Omit all pictures and transcribe only the lines in the entries below that run from the line with "Average sales prices" through the line with "8 RUPAR Puglia: how".

→ TASK MATERIAL
★ ★ ★ ★

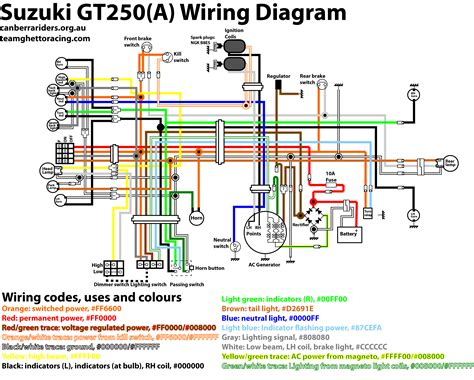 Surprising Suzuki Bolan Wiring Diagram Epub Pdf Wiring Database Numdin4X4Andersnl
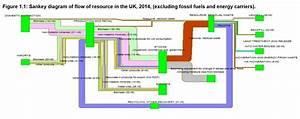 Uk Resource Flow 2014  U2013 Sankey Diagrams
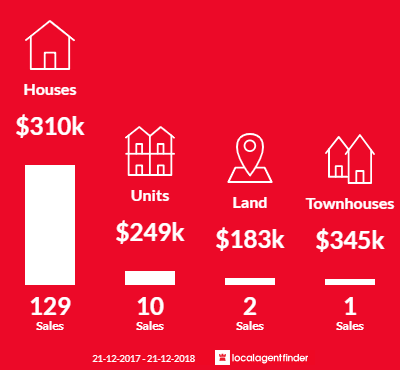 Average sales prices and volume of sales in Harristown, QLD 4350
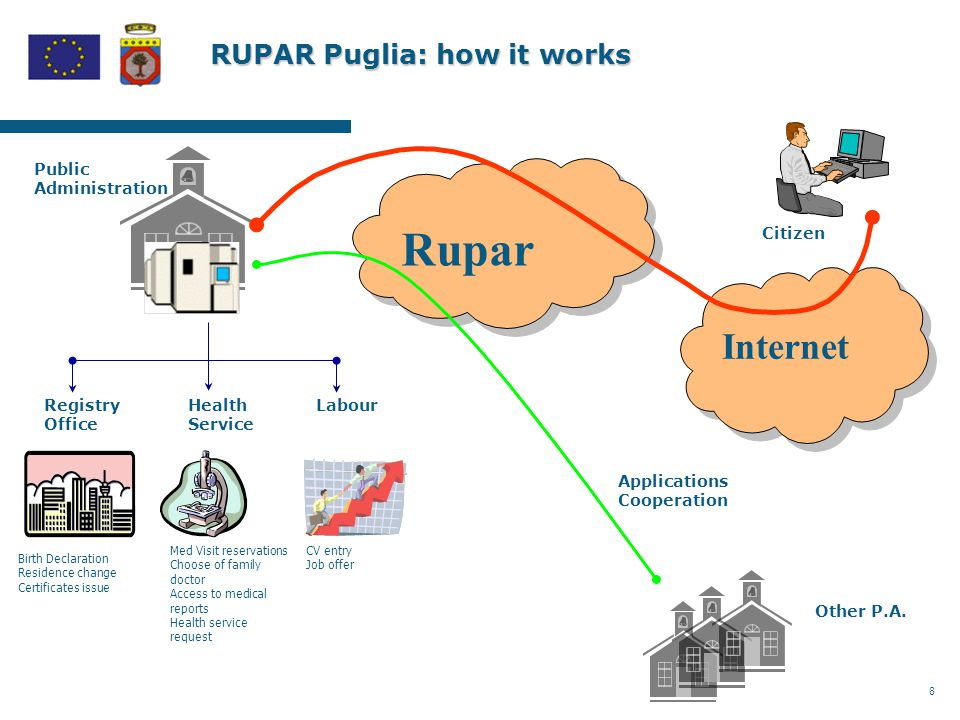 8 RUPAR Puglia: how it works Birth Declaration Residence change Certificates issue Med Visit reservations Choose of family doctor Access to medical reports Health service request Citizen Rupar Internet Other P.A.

★ ★ ★ ★

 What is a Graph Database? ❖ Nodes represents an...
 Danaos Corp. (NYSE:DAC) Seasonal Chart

★ ★ ★ ★

→ FINISHED TASK
 Average sales prices and volume of sales in Harristown, QLD 4350
 8 RUPAR Puglia: how it works Birth Declaration Residence change Certificates issue Med Visit reservations Choose of family doctor Access to medical reports Health service request Citizen Rupar Internet Other P.A.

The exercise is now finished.